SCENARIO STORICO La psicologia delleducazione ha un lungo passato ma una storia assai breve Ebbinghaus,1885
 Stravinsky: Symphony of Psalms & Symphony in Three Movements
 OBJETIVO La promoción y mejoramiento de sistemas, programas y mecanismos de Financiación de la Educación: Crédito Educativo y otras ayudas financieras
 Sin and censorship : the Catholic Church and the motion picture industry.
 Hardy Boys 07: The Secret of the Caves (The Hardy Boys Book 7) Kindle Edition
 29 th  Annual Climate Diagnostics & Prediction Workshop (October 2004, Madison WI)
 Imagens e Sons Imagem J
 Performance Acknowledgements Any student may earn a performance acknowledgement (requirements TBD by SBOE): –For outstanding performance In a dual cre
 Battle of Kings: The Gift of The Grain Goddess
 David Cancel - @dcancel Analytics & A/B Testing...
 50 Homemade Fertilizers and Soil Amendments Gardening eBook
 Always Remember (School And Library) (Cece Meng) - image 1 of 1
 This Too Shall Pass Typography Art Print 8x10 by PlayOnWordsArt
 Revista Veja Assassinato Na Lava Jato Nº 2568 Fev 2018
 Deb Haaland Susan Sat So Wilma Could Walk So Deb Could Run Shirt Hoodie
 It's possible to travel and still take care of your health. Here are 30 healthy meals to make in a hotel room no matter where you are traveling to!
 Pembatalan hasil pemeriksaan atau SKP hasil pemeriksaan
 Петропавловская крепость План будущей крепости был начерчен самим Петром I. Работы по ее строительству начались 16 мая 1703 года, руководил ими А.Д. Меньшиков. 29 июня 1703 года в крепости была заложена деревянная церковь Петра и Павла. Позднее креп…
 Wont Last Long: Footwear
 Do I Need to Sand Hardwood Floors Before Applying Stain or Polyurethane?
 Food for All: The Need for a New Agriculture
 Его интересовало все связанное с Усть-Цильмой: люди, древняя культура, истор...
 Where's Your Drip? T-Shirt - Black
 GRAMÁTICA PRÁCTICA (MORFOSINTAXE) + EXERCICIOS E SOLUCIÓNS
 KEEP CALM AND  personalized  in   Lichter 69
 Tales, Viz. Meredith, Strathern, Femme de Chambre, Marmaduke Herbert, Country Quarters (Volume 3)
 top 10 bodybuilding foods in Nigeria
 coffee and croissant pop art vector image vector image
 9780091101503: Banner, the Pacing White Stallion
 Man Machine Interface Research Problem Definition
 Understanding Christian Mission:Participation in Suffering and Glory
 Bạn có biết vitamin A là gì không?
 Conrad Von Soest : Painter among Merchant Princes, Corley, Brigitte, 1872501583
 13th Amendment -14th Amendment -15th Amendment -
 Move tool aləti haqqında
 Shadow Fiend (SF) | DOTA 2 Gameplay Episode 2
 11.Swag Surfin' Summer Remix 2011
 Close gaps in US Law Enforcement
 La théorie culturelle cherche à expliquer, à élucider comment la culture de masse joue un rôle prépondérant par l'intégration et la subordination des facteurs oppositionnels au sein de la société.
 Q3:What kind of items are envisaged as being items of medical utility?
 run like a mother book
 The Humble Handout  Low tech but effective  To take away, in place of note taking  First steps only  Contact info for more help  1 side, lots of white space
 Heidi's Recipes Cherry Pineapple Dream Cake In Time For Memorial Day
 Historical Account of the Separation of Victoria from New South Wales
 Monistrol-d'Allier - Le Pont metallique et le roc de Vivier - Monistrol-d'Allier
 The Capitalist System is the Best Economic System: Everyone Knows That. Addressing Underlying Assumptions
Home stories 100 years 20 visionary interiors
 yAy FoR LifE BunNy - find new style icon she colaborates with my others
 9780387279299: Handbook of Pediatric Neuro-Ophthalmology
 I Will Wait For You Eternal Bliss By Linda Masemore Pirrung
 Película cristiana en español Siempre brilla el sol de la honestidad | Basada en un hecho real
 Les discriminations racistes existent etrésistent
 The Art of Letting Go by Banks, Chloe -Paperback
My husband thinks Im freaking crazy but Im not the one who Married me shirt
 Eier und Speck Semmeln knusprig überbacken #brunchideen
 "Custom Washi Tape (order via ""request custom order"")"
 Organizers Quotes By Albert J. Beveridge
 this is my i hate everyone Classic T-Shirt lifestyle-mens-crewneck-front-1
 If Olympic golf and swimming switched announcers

────────────────

→ TO DO: Give again, word for word, every line of the listing above from the one with "It's possible to" to the one with "Food for All: The Need for a New Agriculture", both inclusive, and nothing beyond them.

→ PROBLEM SOLUTION:
 It's possible to travel and still take care of your health. Here are 30 healthy meals to make in a hotel room no matter where you are traveling to!
 Pembatalan hasil pemeriksaan atau SKP hasil pemeriksaan
 Петропавловская крепость План будущей крепости был начерчен самим Петром I. Работы по ее строительству начались 16 мая 1703 года, руководил ими А.Д. Меньшиков. 29 июня 1703 года в крепости была заложена деревянная церковь Петра и Павла. Позднее креп…
 Wont Last Long: Footwear
 Do I Need to Sand Hardwood Floors Before Applying Stain or Polyurethane?
 Food for All: The Need for a New Agriculture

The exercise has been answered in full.